Text under study -
[Start of section]
Transparency

July 18, 2014;Los Angeles Times

A judge has ordered two controversial Los Angeles Department of Water and Power (DWP) nonprofits to seat trustees allied with Mayor Eric Garcetti, reports the Los Angeles Times.

Superior Court Judge Michael Linfield granted a preliminary injunction requiring the International Brotherhood of Electrical Workers (IBEW), the city-owned utility’s largest union, to recognize two new trustees appointed by the mayor, although he did not order it to convene meetings of the two nonprofits’ boards.

If the meetings happen, according to the Times, the trustees—the mayor’s chief counsel, and a DWP board member (a mayoral appointee)—could then get access to the nonprofits’ detailed financial records. Garcetti and L.A.’s other top elected officials are locked in a months-long battle with IBEW leader Brian D’Arcy over access to documents showing how the Joint Training Institute and Joint Safety Institute have spent more than $40 million in ratepayer money since 2000.
[End of section]
Exercise - Please continue the news item above about the court fight over the DWP nonprofits, starting after its final sentence.

Extracted information -
[Start of section]
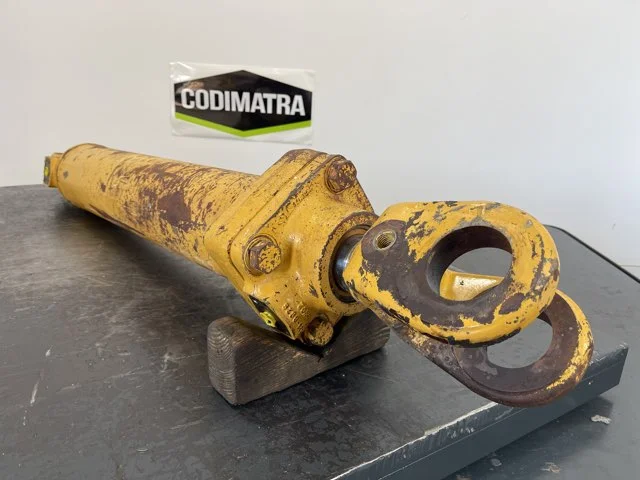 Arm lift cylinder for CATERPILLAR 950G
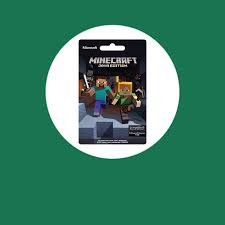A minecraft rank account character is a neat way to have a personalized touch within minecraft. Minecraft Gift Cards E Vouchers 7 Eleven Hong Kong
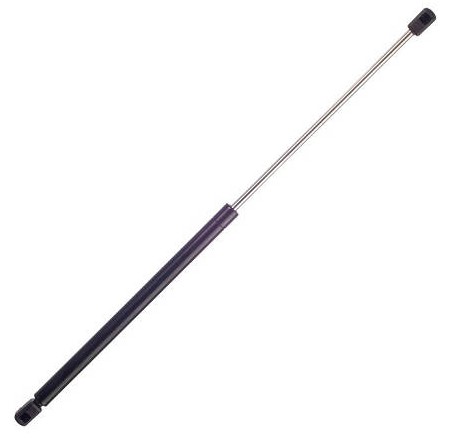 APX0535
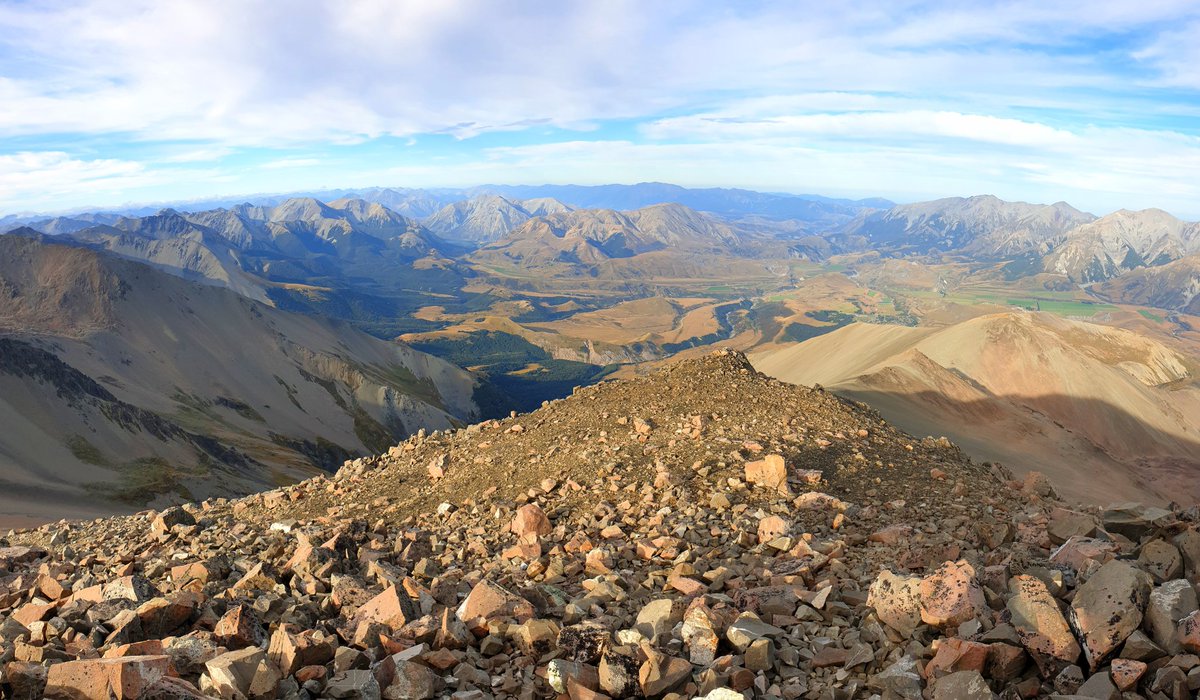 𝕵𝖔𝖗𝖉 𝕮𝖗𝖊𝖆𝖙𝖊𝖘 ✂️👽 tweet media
[End of section]
[Start of section]
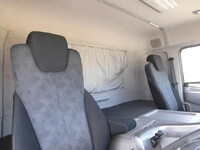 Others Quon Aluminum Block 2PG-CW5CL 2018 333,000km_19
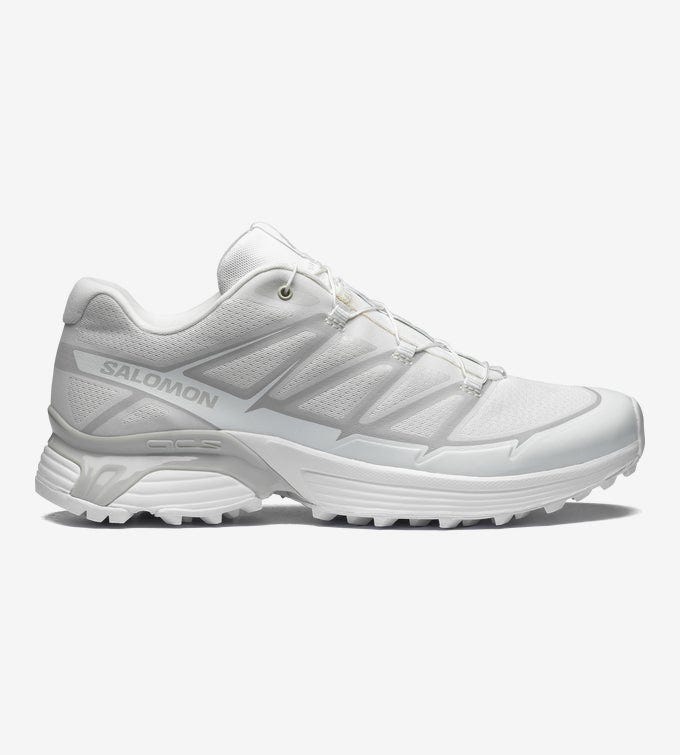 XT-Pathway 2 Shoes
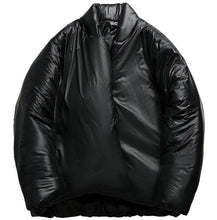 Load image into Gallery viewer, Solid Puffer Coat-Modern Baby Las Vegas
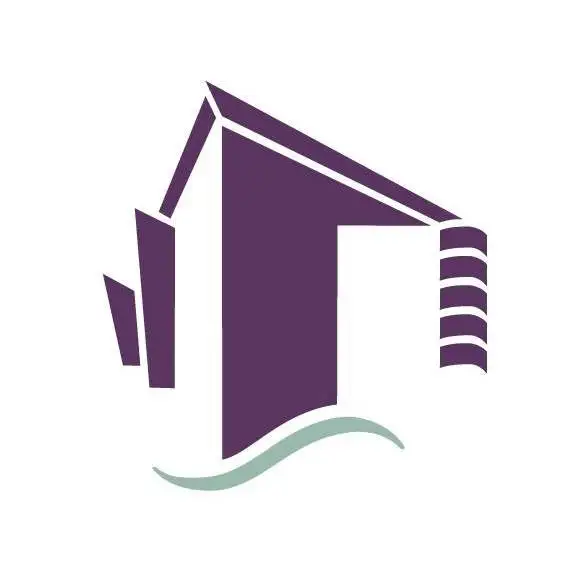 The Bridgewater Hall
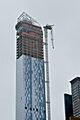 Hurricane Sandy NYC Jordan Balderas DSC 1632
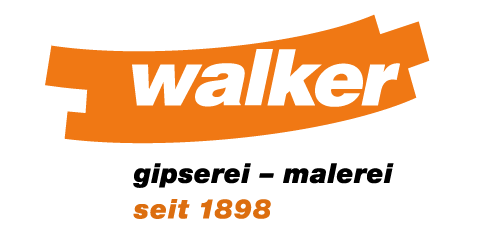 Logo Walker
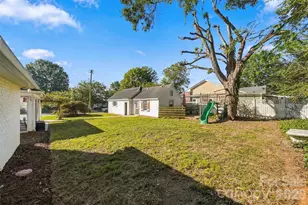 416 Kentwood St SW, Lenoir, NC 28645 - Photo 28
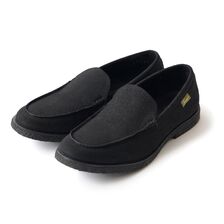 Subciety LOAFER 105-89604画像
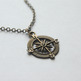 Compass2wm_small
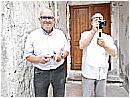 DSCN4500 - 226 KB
[End of section]
[Start of section]
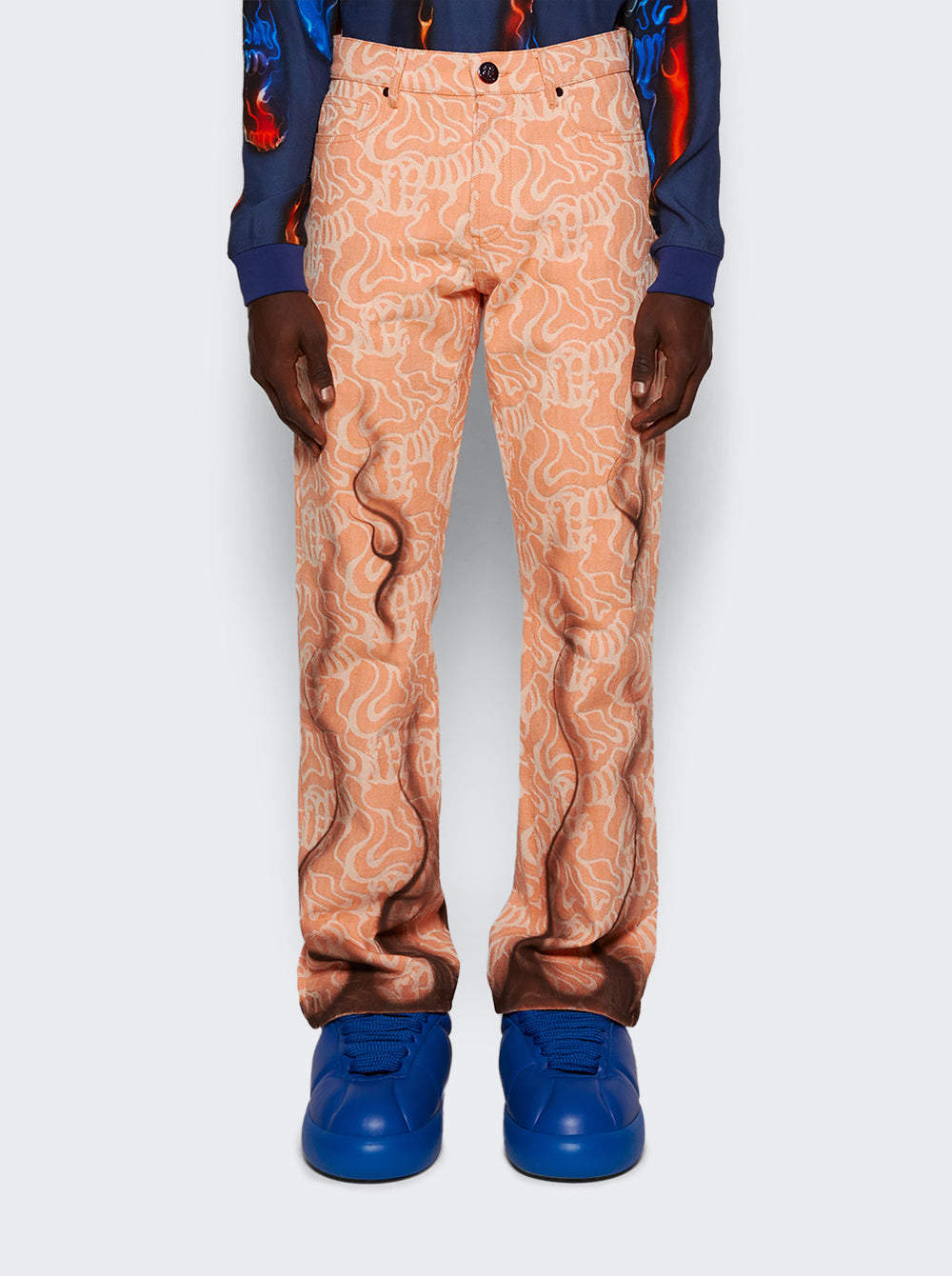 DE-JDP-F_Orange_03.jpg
[End of section]
Task response -
The nonprofits, ostensibly set up to augment training and enhance labor-management relations, are jointly run by boards split evenly between union and management appointees. The union trustees have refused to meet with the mayor’s trustees since their appointments early this year. It was unclear if the IBEW would appeal the judge’s ruling.

Earlier this year, the union did appeal when another judge ordered it to release the nonprofits’ financial records to City Controller Ron Galperin and sit for an under-oath interview with city auditors; D’Arcy won a stay of that ruling from the Court of Appeals. Afterwards, the Controller refused to make the annual $4 million payment to the nonprofits, as specified in a labor agreement between the DWP and the union some 14 years ago.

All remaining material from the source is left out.